━━━ PAGE EXCERPT

A hard-line Islamist group in Somalia claimed responsibility on Monday for bombings in Uganda that killed 74 people, adding new evidence that an influx of foreign fighters linked to al-Qaeda have made them a major international threat in the Horn of Africa.

Al-Shabaab has professed allegiance to al-Qaeda and is trained by operatives sent by the group, according to Western security experts. Sunday's bombing was emphatic and bloody proof of how sophisticated the group has become in the years since it split from more moderate Islamic groups in Somalia and came to take control of much of the country.

It had long threatened to attack countries such as Uganda that have allied themselves with Washington's plan for the region and are involved in a peacekeeping effort in Mogadishu. Until now, those threats were seen as bluster.

Not any more. The bombs exploded at an Ethiopian restaurant and a rugby field where people were watching the World Cup final on Sunday night. By late Monday, Ugandan officials said 74 people had been killed, including at least one American, and dozens more were wounded. Ugandan officials said there was evidence that at least one of the attacks was a suicide bombing because the remains of a Somali national had been found at the scene.

━━━━━━
━━━ SUPPLIED MATERIAL

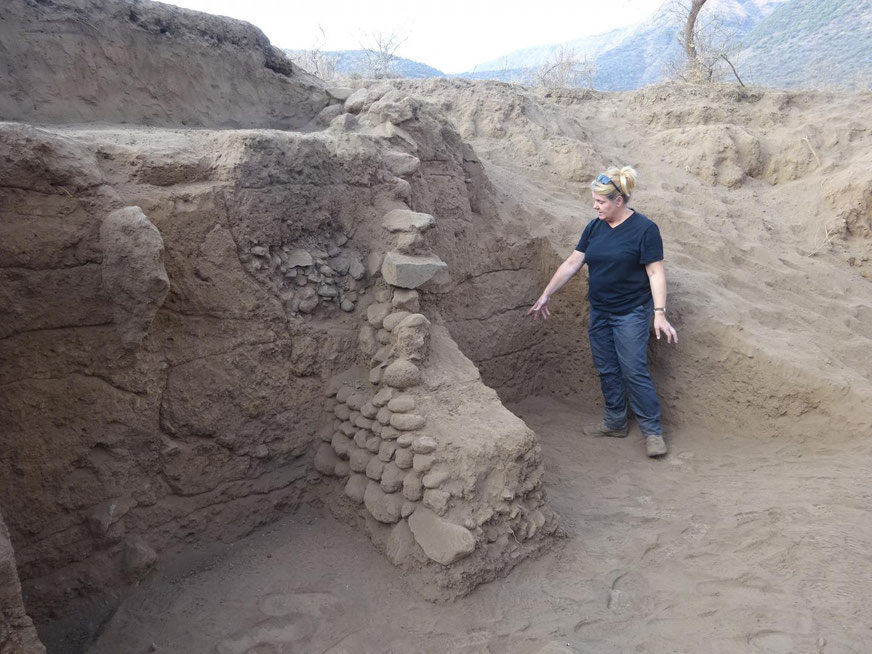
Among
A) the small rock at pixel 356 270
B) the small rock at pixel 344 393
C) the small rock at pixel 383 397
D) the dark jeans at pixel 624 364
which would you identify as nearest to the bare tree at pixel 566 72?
the dark jeans at pixel 624 364

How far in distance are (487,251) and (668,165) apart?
2.55 metres

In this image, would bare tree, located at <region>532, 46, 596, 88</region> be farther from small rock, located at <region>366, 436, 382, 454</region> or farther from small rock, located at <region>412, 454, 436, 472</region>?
small rock, located at <region>412, 454, 436, 472</region>

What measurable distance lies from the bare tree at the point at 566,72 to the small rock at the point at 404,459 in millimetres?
7145

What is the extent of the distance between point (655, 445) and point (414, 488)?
1.79 metres

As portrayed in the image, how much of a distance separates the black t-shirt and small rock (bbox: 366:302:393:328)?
→ 1347 mm

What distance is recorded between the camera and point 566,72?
31.6 ft

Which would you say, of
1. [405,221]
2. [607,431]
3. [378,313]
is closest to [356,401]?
[378,313]

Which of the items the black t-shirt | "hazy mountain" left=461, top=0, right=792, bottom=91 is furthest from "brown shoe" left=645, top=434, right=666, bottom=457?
"hazy mountain" left=461, top=0, right=792, bottom=91

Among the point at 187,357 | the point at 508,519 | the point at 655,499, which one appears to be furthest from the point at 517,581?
the point at 187,357

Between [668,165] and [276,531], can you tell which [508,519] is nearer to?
[276,531]

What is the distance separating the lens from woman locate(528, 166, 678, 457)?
3760 mm

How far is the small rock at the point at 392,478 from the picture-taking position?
3000 mm

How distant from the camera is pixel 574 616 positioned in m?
2.71

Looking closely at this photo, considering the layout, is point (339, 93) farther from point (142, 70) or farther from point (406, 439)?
point (406, 439)
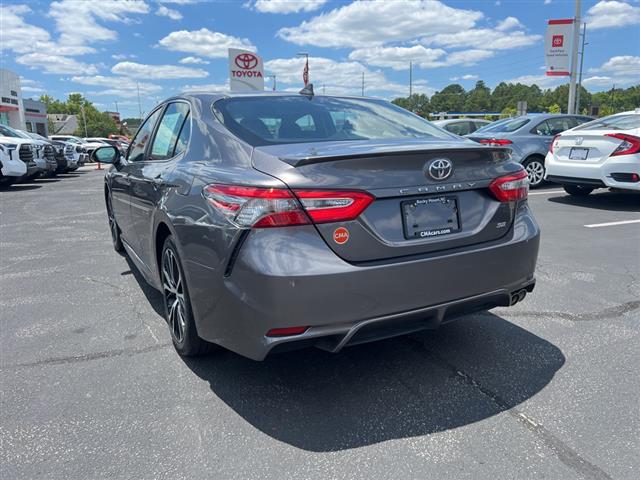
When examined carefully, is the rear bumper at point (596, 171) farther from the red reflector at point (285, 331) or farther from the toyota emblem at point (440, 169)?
the red reflector at point (285, 331)

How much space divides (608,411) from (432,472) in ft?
3.47

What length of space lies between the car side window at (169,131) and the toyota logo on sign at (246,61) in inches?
845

━━━━━━

TASK TO COMPLETE =
Rewrite the stretch of the Uganda bombings passage from "A hard-line Islamist" through "seen as bluster.", replacing "Washington's" with "America's".

ANSWER TO THE TASK =
A hard-line Islamist group in Somalia claimed responsibility on Monday for bombings in Uganda that killed 74 people, adding new evidence that an influx of foreign fighters linked to al-Qaeda have made them a major international threat in the Horn of Africa.

Al-Shabaab has professed allegiance to al-Qaeda and is trained by operatives sent by the group, according to Western security experts. Sunday's bombing was emphatic and bloody proof of how sophisticated the group has become in the years since it split from more moderate Islamic groups in Somalia and came to take control of much of the country.

It had long threatened to attack countries such as Uganda that have allied themselves with America's plan for the region and are involved in a peacekeeping effort in Mogadishu. Until now, those threats were seen as bluster.